Violet breathes a sigh of relief, calmer already, she looks up to me, and we lock eyes and I mouth, “sorry.”

She simply nods and rests her head on my shoulder for the last part of the ride.

My poor wife, I wish I could take this pain away from her.

When we get off the train, Violet is smiling again, informing me that the mental anguish was fading.

Good.

I sigh happily, taking her by the arm and lead her out the door.

My eyes are drawn to the smaller train cars, rapidly organizing themselves onto the little tracks built into the floor. The men accelerate away toward their smaller destinations. I muse silently that I used to be as small as them, in another life.

I smile because I’m happy they have productive, and hopefully happy lives on Auru. Despite the “wonderful” example I had in my father, I do realize that many men are wonderful upstanding people. They deserve all the best, just like us.

Despite that fact, it is amusing to me how I would accidently destroy those little trains if they weren’t protected by Aurunian structural engineering. Thoughtlessly stepping upon the little occupants trapped inside.

But, they are safe inside the trains, my thirty-five tons of mass distributed around them.

The streets flow past us, my arm around Violet, hand resting on her hip. I hold her close, our hips to sway together as we progress toward our apartment building. My eyes are drawn up, I look for our floor, so high up. Despite knowing we live on the 345th floor, I can’t ever seem to see our apartment from the outside.

For all the good it would do at this angle, light refraction and all.
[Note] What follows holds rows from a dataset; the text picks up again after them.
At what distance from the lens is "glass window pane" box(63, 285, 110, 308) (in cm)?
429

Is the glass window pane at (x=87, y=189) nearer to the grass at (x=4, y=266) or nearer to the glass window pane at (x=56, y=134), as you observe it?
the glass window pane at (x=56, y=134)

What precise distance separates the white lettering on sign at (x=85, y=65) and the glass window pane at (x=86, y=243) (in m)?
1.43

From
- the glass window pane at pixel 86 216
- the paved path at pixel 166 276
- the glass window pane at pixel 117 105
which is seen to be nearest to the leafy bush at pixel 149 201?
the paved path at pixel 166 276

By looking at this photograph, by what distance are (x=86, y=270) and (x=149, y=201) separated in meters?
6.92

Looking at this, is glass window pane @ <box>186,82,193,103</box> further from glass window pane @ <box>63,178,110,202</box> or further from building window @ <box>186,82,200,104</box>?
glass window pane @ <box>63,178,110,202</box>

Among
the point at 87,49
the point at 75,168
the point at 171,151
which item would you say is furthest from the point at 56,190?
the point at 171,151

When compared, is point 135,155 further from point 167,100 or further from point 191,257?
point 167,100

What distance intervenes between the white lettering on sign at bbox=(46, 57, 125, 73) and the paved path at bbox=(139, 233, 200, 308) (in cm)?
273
I can see the last glimmers of the setting star on the edges of the mirrored window panels.

We continue silently into the lobby, and while I’m a little distracted I feel Violet’s lips on my cheek, “Go call the elevator dear, I’m going to get the mail before we head up.”

Fine with me, I tap the elevator panel which lights up with the current position of the elevator and a time estimate to arrival.

I notice it’s close, hopefully Violet runs!

The doors slide open nearly silently, clicking into a fully open position with a characteristic squeak. I step in and hold the door open when Violet turns the corner and jumps into the elevator car. She breathes deeply to get her breath.

I rest my finger on the elevator pad and we begin our ascent.

Violet wheezes lightly, “That was a fast arrival…”

I laugh, “Yeah I was surprised, nothing in the mail?"

“Nope, empty box!” She smiles and tugs on my hand, pulling me to her side, as we look out the window at the enormous setting sun rising over the horizon. It shines brilliantly against the expansive ocean spreading out around the horizon.

Auru’s star Allo is an enormous O-type blue giant, so while it’s more distant to Auru, it fills more of the sky then Sol does on Earth. I used to cover the sun with my thumb to feel more significant, and despite being a significantly larger woman here, I certainly cannot cover Allo with a single finger.

“I love that we get to watch the sun rise and set again, it’s such a beautiful sight.”

She rests her head on me, tightening her grip, “Well, rising nearly nine kilos can do that, angular math being what it is.” I turn and kiss her forehead, and she nuzzles me as we stand there happily together for the rest of the ascent.